Container-based applications have a major effect on storage. It's important to assess the benefits, functionalities and providers of container storage.

As container-based applications make their way into production, storage becomes an important consideration for IT operations. The need to store data for these apps has created a new type of storage in recent years called container-native storage.

Also known as cloud-native storage, container-native storage (CNS) is different from traditional storage because it needs to be application-centric, with self-service features for developers or application owners. CNS also needs to run inside containers and work with the Kubernetes container orchestration platform.

There are CNS products already, and there will likely be more. Here are a few considerations to keep in mind.

What is container-native storage?

Just as the popularization of VMs changed the game for storage, so, too, does the rise of container-based applications. Hypervisors with VMs virtualize the hardware stack; containers virtualize the operating system. Each container includes all resources needed to run a software application. That makes them more portable than VMs. Groups of containers -- called pods -- can move freely between Kubernetes clusters running on premises and in public clouds.

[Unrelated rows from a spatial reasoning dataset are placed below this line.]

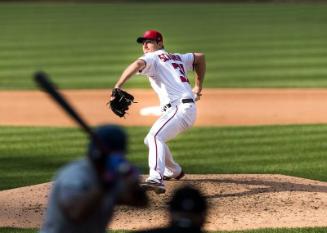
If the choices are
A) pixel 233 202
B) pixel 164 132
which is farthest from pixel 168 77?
pixel 233 202

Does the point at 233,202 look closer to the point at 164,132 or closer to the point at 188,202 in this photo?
the point at 164,132

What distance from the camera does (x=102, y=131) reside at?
4508 millimetres

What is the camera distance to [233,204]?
871 centimetres

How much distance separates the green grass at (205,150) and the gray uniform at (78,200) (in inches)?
207

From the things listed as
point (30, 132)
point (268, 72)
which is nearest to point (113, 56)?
point (268, 72)

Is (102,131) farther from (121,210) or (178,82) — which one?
(178,82)

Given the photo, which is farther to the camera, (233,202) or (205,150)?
(205,150)

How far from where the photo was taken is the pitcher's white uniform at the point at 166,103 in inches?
348

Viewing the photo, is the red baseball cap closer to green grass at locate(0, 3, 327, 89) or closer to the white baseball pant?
the white baseball pant

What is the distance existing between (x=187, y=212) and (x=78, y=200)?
0.52m

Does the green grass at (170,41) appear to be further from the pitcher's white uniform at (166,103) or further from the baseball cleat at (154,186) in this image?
the baseball cleat at (154,186)

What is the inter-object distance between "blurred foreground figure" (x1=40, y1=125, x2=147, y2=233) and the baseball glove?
4.12 m

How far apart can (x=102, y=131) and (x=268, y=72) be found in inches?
612

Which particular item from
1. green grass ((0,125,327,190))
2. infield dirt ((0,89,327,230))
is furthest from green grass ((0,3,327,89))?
infield dirt ((0,89,327,230))
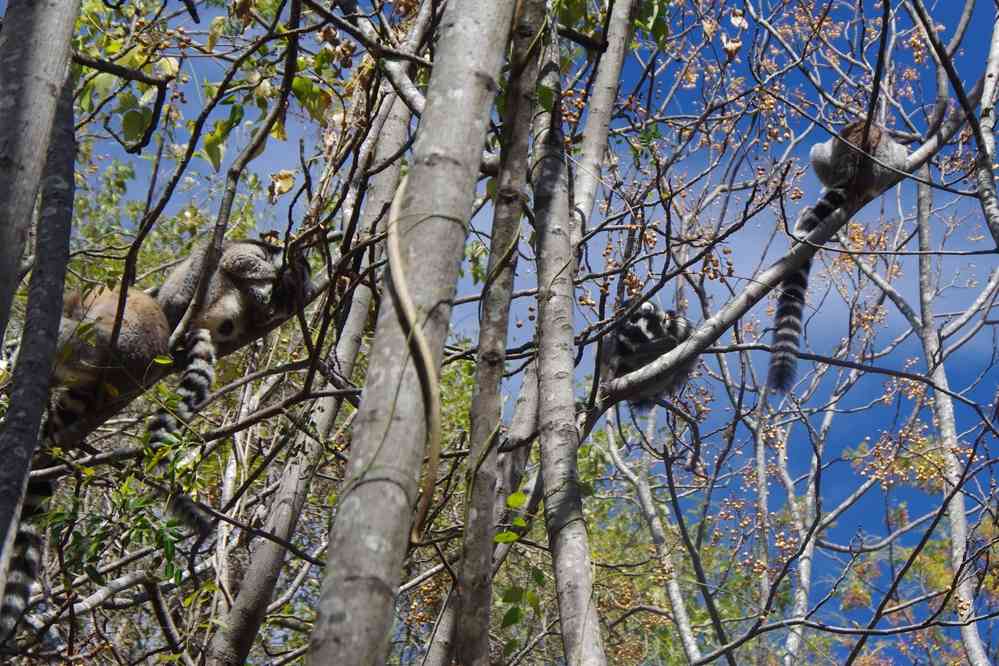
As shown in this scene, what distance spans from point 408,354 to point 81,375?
4.69m

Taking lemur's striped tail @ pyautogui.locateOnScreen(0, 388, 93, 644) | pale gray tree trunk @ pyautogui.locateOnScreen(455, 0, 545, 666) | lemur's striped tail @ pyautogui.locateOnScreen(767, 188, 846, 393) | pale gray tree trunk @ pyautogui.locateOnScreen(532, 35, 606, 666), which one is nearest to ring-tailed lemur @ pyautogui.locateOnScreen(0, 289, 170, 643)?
lemur's striped tail @ pyautogui.locateOnScreen(0, 388, 93, 644)

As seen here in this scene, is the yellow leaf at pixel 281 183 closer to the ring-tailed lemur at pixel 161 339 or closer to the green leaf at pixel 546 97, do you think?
the ring-tailed lemur at pixel 161 339

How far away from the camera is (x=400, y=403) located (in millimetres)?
1576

CNS is a form of software-defined storage (SDS) that runs inside a container cluster, creating a storage pool from drives inside each host. As a result, CNS can run anywhere on premises or in public clouds as data moves between data centers and cloud providers. This process is different from container storage interface (CSI) drivers that enable storage systems and traditional SDS products to make their storage capacity and features available in Kubernetes.

Traditional products with CSI -- known as container-ready storage -- do not enable the portability required by containers. CNS attaches to an application and stays with it through the app's development and deployment lifecycles, as it moves from on premises to public clouds and between public clouds. Traditional storage with CSI drivers does not do that.

How CNS compares to other storage

Like other types of SDS, container-native storage pools capacity and compute across standard hardware. A good way to think of CNS is like hyper-converged infrastructure (HCI) for containers. Like HCI, container-native storage combines storage, server and virtualization into a common platform. The key difference is that CNS runs inside containers and the Kubernetes orchestration platform manages it, while HCI runs as a VM and a hypervisor manages it.

Stat of how container use helps application development

A central SAN does not typically manage HCI nor container-native storage. Just as virtual administrators often provision and manage storage in HCI, DevOps teams usually manage container-native storage. Kubernetes integration enables developers to provision storage through tools they already know. But while developers and cloud admins may have responsibility for hands-on deployment, IT operations teams are responsible for governance of data stored on CNS and need to be familiar with these products.

Top CNS vendors

As is the case with most emerging storage trends, early CNS vendors are mainly startups. There are two notable exceptions: Red Hat OpenShift Data Foundation (ODF) and Pure Storage's Portworx. Red Hat ODF is part of Red Hat's OpenShift container platform and was called OpenShift Container Storage until March 2021. OpenShift is part of the IBM family following IBM's 2019 acquisition of Red Hat.

Portworx launched its software built specifically for container storage in 2016. Flash array vendor Pure acquired Portworx for $370 million in late 2020. Pure continues to sell Portworx software independent of its arrays; although, it is integrating in some areas, beginning with Portworx PX-Backup software on Pure's FlashBlade backup target.

A good way to think of container-native storage is like hyper-converged infrastructure for containers.

Other startups with storage software running inside containers include Diamanti, Ionir, MayaData, and StorageOS.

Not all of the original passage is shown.